Author: R. J. McDonnell
Publisher: Killeena Publishing
ISBN: 978-0-9814914-1-7

Click Here To Purchase Rock & Roll Homicide

There is a lot of interesting and entertaining fiction out there that needs to be discovered.  This novel is representative: it is a good, light summer read.  You won’t find the solution to the nation’s healthcare or immigration problems, but you can sit down with your drink, relax, and have an entertaining, imaginative ride in the Southern California sun.

McDonnell uses the USA Network’s definition of character, not the literary one.  His main character, Jason Duffy, is a young and inexperienced PI (sound like Psychic?), the son of an Irish cop in San Diego (not Boston, New York, Philly, or Chicago?).  There are enough dyed-in-the-wool Irish cops on the SD force to call them the Irish Mafia, along with a Polish cop, who begrudgingly helps our young PI in spite of not being a member of the Irish Mafia.

That’s just the start of a long list of USA Network-like “characters.”  Duffy employs a cameraman with Tourette’s syndrome and an obsessive-compulsive secretary (a nod to Monk?).  A stereotypical mix of Russians is also in the cast.  They are so paranoid about protecting themselves that we can’t tell who’s really in the Russian Mafia (again: San Diego?).

 The San Diego I know is not McDonnell’s San Diego, but it definitely could be a haven for local rock stars (isn’t every city?).  Meet the rock group Doberman’s Stub: Terry Tucker, leader, guitarist and vocalist; Nigel Choate, lead guitarist; Jack Pascal, bass player; and Ian Davis, drummer.  The first one is the homicide victim.  Your job is to figure out who’s the real killer among Nigel, Jack, Ian, Terry’s wife, Chelsea, who hires Duffy, and many other suspects.

The story moves along; I didn’t have a boring moment.  Told in the first person, we are young Duffy, following the clues as they come along and as he makes things happen or they happen to him.  There is a subplot here about Duffy’s relationship with his father and his desire to get past the Irish Mafia.  He’s also a wannabe rocker that can’t write a song.

McDonnell seems to have taken liberties with the historical record in his linking of Nigel’s hooligan friends to the Order of Orange.  The whole Irish Protestant versus Irish Catholic sub-theme is too much of a stretch for me, especially in San Diego!  It’s heavy stuff for a book that otherwise is fun to read.  And it seems one-sided. 

I had no sympathies for either side during the Troubles—there were too many innocent victims of fanatics from both sides.  Of course, the British continued their inept colonial careers of creating chaos, especially with the Special Powers Act.  While this favored the Protestant marchers in Portadown, allowing them to parade to Drumcree Church through the nationalist area, this poke at Irish Catholics’ sensibilities was largely a 1990’s phenomenon—the march has since been banned.  I suppose it’s possible that the Portadown picture Duffy sees on Nigel’s office wall is fifteen years old or so and not as recent as I assumed.  If so, Nigel is either a lot older than I thought or he was marching at a very young age.

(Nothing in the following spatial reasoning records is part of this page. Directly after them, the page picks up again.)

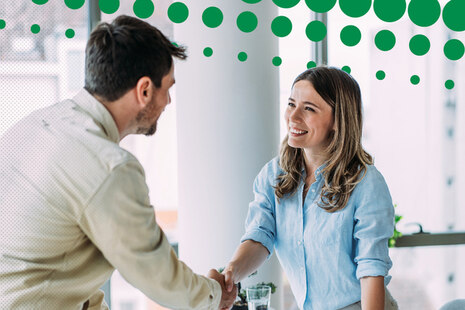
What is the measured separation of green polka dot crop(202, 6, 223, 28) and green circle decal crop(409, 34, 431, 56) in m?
1.25

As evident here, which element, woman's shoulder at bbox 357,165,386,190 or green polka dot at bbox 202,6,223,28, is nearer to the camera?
woman's shoulder at bbox 357,165,386,190

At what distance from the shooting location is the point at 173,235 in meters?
3.29

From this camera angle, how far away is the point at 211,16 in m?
2.93

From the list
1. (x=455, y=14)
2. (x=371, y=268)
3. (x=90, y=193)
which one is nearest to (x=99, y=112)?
(x=90, y=193)

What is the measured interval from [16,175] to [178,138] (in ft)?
5.27

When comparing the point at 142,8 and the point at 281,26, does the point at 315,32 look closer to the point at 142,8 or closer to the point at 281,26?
the point at 281,26

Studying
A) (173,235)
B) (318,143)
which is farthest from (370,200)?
(173,235)

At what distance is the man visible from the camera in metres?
1.36

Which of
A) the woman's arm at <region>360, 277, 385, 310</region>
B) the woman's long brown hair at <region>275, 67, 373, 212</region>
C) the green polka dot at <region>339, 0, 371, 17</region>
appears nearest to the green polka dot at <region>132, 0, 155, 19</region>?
the green polka dot at <region>339, 0, 371, 17</region>

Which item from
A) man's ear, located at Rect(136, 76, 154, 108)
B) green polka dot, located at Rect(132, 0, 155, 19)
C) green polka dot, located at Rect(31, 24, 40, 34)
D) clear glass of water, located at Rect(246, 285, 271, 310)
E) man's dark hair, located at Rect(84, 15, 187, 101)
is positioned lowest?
clear glass of water, located at Rect(246, 285, 271, 310)

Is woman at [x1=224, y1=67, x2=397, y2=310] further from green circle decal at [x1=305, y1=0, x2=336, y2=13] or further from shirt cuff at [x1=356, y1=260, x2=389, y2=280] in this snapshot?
green circle decal at [x1=305, y1=0, x2=336, y2=13]

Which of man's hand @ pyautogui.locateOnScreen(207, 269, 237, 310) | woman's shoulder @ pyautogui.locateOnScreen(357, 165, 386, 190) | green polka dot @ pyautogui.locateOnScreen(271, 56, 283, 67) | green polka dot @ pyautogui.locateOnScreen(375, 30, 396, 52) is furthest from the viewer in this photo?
green polka dot @ pyautogui.locateOnScreen(375, 30, 396, 52)

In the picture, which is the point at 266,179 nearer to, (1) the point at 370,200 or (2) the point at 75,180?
(1) the point at 370,200

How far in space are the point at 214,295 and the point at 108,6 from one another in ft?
6.04
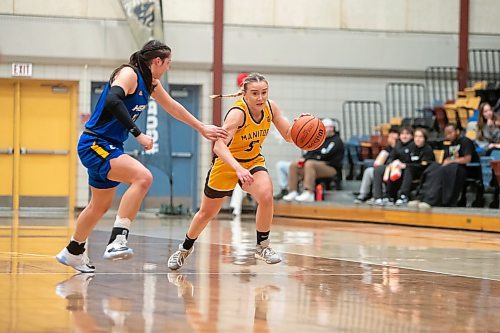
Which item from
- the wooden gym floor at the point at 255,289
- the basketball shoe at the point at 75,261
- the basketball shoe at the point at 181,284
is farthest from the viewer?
the basketball shoe at the point at 75,261

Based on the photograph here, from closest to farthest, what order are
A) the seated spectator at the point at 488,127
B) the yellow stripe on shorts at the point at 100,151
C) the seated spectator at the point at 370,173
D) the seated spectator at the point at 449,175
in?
the yellow stripe on shorts at the point at 100,151, the seated spectator at the point at 449,175, the seated spectator at the point at 488,127, the seated spectator at the point at 370,173

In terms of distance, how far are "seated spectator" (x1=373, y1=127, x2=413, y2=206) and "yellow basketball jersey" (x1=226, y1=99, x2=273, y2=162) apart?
892cm

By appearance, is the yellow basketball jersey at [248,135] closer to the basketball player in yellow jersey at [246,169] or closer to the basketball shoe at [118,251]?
the basketball player in yellow jersey at [246,169]

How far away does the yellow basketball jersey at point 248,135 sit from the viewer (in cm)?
732

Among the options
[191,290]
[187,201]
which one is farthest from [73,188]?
[191,290]

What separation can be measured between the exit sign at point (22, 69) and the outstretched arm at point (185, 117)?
1304 cm

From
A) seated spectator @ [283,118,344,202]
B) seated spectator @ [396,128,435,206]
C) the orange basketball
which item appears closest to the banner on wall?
seated spectator @ [283,118,344,202]

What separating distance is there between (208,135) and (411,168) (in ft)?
30.1

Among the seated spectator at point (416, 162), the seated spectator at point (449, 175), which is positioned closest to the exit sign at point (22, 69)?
the seated spectator at point (416, 162)

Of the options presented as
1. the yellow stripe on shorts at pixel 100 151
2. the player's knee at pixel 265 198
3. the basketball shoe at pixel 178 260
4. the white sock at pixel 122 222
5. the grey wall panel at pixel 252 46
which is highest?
the grey wall panel at pixel 252 46

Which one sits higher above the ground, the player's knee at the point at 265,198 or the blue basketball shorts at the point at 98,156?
the blue basketball shorts at the point at 98,156

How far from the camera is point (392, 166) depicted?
1609 centimetres

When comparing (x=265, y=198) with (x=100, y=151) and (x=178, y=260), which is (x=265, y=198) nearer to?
(x=178, y=260)

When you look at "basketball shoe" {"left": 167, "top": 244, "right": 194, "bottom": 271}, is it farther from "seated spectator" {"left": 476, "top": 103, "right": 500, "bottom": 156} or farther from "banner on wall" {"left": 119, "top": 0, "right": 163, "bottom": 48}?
"banner on wall" {"left": 119, "top": 0, "right": 163, "bottom": 48}
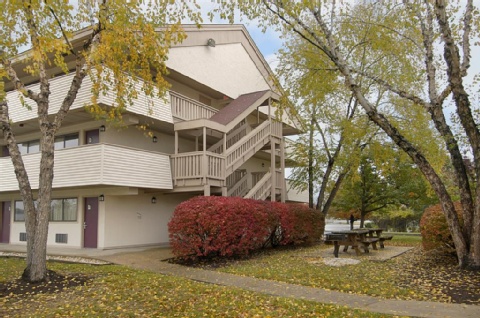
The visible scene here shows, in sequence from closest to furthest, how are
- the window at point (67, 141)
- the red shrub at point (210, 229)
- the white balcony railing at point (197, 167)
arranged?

The Greenmen and the Orangemen may not drink Jameson’s together yet, but I believe things have quieted down enough that industry started moving back into Northern Ireland.  Protestants and Catholics alike were able to get in on the tail end of the Celtic Tiger’s economic boom, which, like the rest of Europe, has been dealt a blow by the current recession. Ireland’s current economic woes may start up the violence again—let’s hope not.  Again, heavy stuff.

R. J. McDonnell’s enjoyable style is somewhere between Carl Hiassen’s in Basket Case and Michael Connelly’s in Chasing the DimeRock & Roll Homicide is not as light as the first, while having a similar story line, and not as heavy as the second.  Rock & Roll Homicide is both interesting and entertaining.  Enjoy.